## What is required:
The records that follow must be repeated exactly, minus the images.

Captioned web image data
########################################
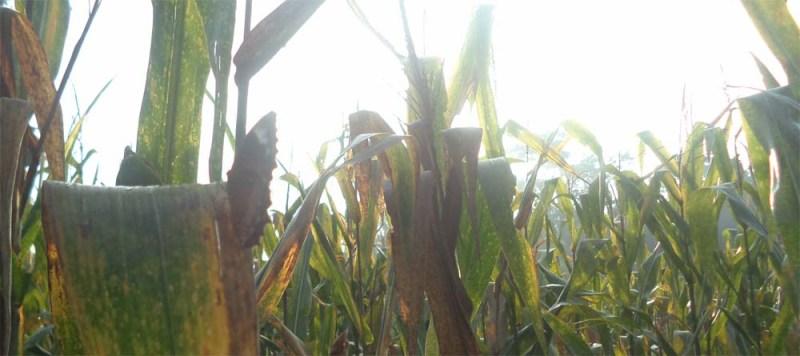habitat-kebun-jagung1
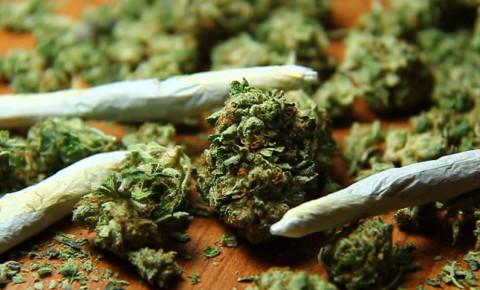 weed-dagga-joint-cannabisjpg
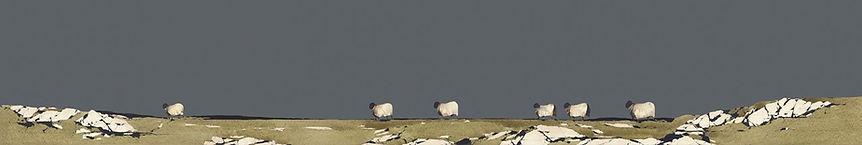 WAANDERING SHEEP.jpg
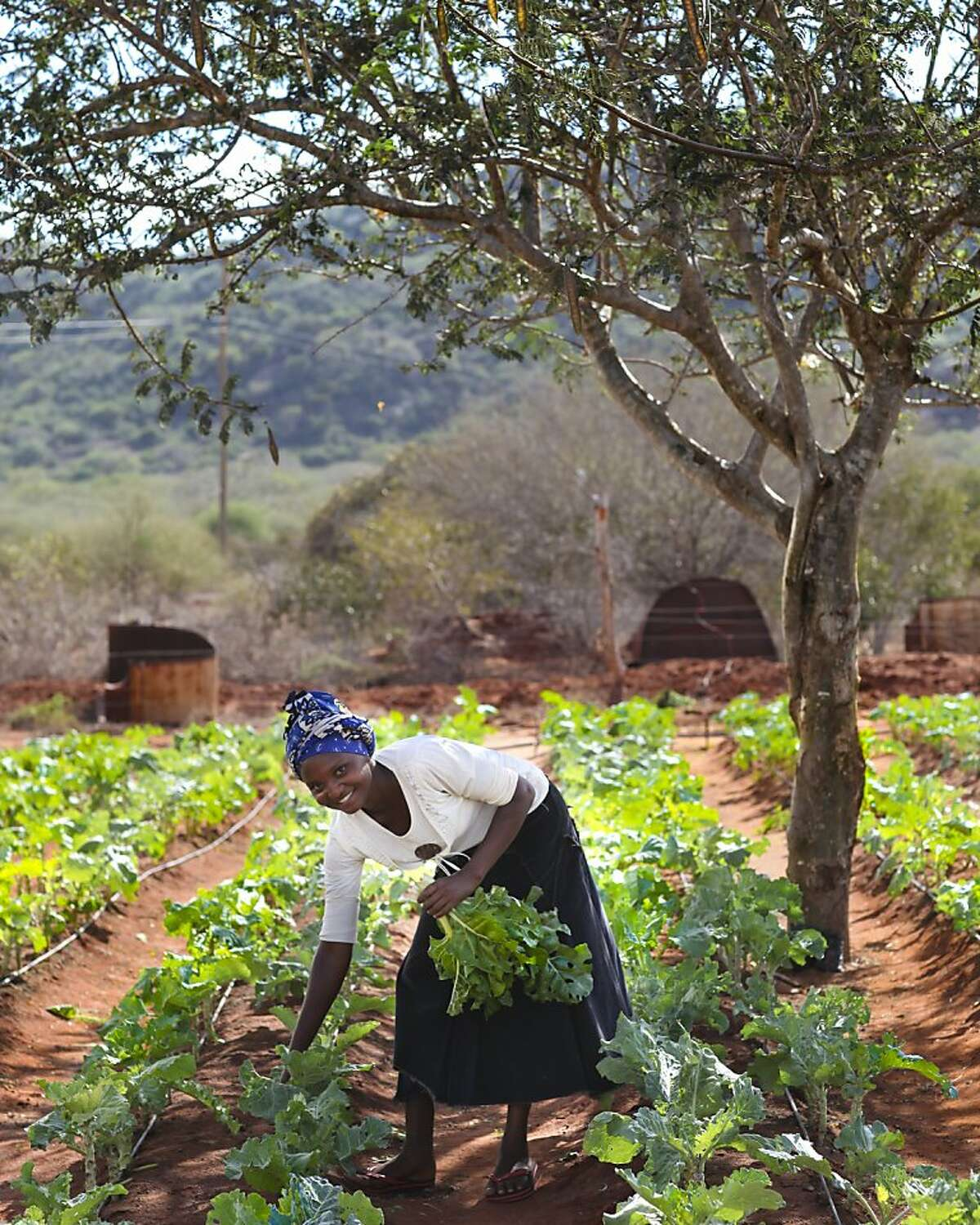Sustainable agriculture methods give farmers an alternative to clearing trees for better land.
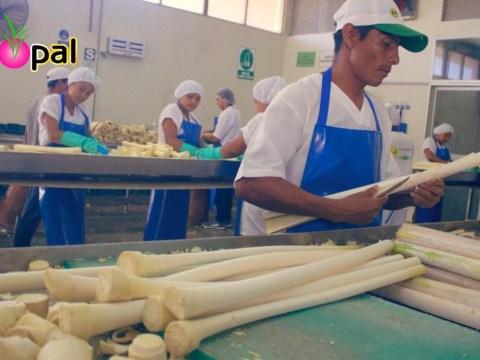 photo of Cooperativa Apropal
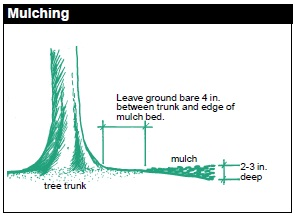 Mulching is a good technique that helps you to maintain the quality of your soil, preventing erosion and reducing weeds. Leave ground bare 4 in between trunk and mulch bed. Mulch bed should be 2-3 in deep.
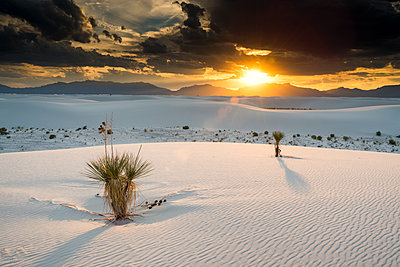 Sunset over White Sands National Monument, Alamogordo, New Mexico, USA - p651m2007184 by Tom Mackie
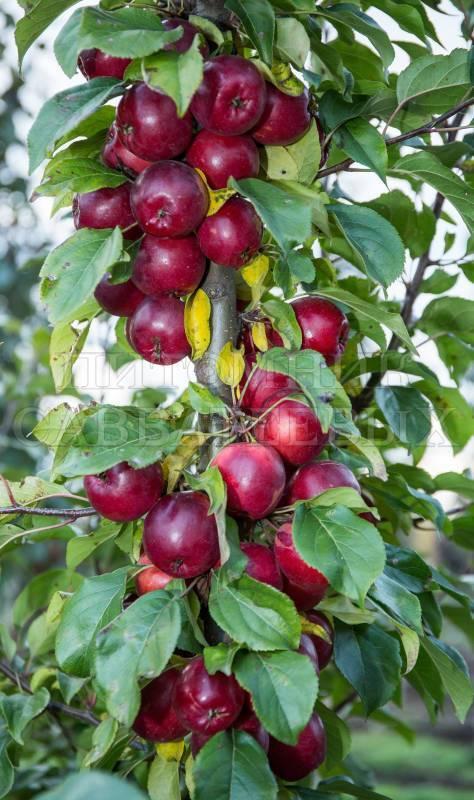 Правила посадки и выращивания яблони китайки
########################################
## Response below:
habitat-kebun-jagung1
 weed-dagga-joint-cannabisjpg
 WAANDERING SHEEP.jpg
Sustainable agriculture methods give farmers an alternative to clearing trees for better land.
 photo of Cooperativa Apropal
 Mulching is a good technique that helps you to maintain the quality of your soil, preventing erosion and reducing weeds. Leave ground bare 4 in between trunk and mulch bed. Mulch bed should be 2-3 in deep.
 Sunset over White Sands National Monument, Alamogordo, New Mexico, USA - p651m2007184 by Tom Mackie
 Правила посадки и выращивания яблони китайки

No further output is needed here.